- _KUTIPAN HALAMAN_
--- --- ---

Pemerintah menangani perkara-perkara duniawi kaum muslimin, sedangkan para
ulama, mereka menangani perkara agama umat manusia. Demikianlah ceritanya
bagaimana istilah waliyyul
amr kemudian dipakai untuk
ulama dan pemerintah, hal itu dikarenakan tampuk pemerintahan di zaman bani
Umayah dan bani Abbas dan era sesudah mereka, banyak dipegang oleh para raja
yang bukan ulama. (Syarh
al-Arba’in an-Nawawiyah, oleh Syaikh Shalih Alu Syaikh,
hal. 58)
Ibnu Hajar al-Asqalani menjelaskan bentuk nasihat kepada pemerintah,
“Membantu mereka dalam mengemban amanat yang dibebankan kepadanya, mengingatkan
mereka tatkala mereka lalai, menutupi kekurangan mereka tatkala keliru,
menyatukan kalimat di bawah kepemimpinan mereka, mendekatkan hati yang menjauh
dari mereka, dan merupakan nasihat yang paling agung bagi pemerintah melindungi
mereka dengan baik dari kezaliman.” (Fath al-Bary, I/138)

--- --- ---

- _DATA YANG DIBERIKAN_
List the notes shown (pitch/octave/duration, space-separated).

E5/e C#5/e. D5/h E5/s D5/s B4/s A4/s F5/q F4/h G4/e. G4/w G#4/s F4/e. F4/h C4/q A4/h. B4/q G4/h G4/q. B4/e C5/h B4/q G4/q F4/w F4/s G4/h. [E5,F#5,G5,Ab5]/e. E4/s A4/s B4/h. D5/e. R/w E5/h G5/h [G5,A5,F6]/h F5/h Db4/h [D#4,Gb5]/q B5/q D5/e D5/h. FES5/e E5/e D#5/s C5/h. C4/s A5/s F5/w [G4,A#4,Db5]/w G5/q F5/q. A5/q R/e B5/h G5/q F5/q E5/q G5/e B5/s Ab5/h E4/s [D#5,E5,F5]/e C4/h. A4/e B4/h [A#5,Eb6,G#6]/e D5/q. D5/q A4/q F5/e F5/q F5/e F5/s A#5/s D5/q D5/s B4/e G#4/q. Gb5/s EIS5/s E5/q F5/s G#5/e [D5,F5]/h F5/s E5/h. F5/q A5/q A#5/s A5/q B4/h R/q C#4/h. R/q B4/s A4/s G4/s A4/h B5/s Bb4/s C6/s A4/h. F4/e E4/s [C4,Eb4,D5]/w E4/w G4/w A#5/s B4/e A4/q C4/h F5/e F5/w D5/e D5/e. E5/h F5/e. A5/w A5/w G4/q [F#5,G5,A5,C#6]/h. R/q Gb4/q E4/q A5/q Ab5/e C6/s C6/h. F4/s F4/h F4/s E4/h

--- --- ---

- _TUGAS_
- A) Tuliskan semua bentuk nasihat kepada pemerintah yang dijelaskan Ibnu Hajar al-Asqalani dalam kutipan halaman tentang nasihat kepada pemerintah.
- B) Teruskan kutipan halaman tentang nasihat kepada pemerintah mulai dari sesudah kalimat terakhirnya.

- _KUNCI JAWABAN_
- A)
- Membantu mereka dalam mengemban amanat yang dibebankan kepadanya
- Mengingatkan mereka tatkala mereka lalai
- Menutupi kekurangan mereka tatkala keliru
- Menyatukan kalimat di bawah kepemimpinan mereka
- Mendekatkan hati yang menjauh dari mereka
- Melindungi mereka dengan baik dari kezaliman (disebut sebagai nasihat yang paling agung bagi pemerintah)

- B)
Jadi, nasihat untuk pemerintah kaum muslimin berarti: menunaikan hak-hak
mereka yang telah diterangkan oleh Allah Ta’ala dan Rasul-Nya shallallahu ‘alaihi
wa sallam (Syarh al-Arba’in
an-Nawawiyah, oleh Syaikh Shalih Alu Syaikh,
hal. 56), dan itu mencakup berbagai hal, antara lain (Lihat: Syarh al-Arba’in
an-Nawawiyah, oleh Syaikh Muhammad bin Shalih
al-Utsaimin, hal. 140-143):
1. Meyakini kepemimpinan dan kepemerintahan mereka, barang siapa yang tidak
berkeyakinan demikian berarti dia belum dianggap menasihati pemerintah, karena
orang yang tidak meyakini bahwa mereka adalah pemerintah, tidak mungkin dia
akan mentaati perintah dan menjauhi larangan mereka. Maka kita harus meyakini
kepemimpinan pemerintah, karena Rasulullah shallallahu ‘alaihi wa sallam bersabda,
من
مات وليس في عنقه بيعة مات ميتة جاهلية
“Barang siapa yang mati dalam
keadaan tidak membai’at (pemerintah) mati sebagaimana matinya orang jahiliyah.” (HR. Muslim, III/1478 no. 1851).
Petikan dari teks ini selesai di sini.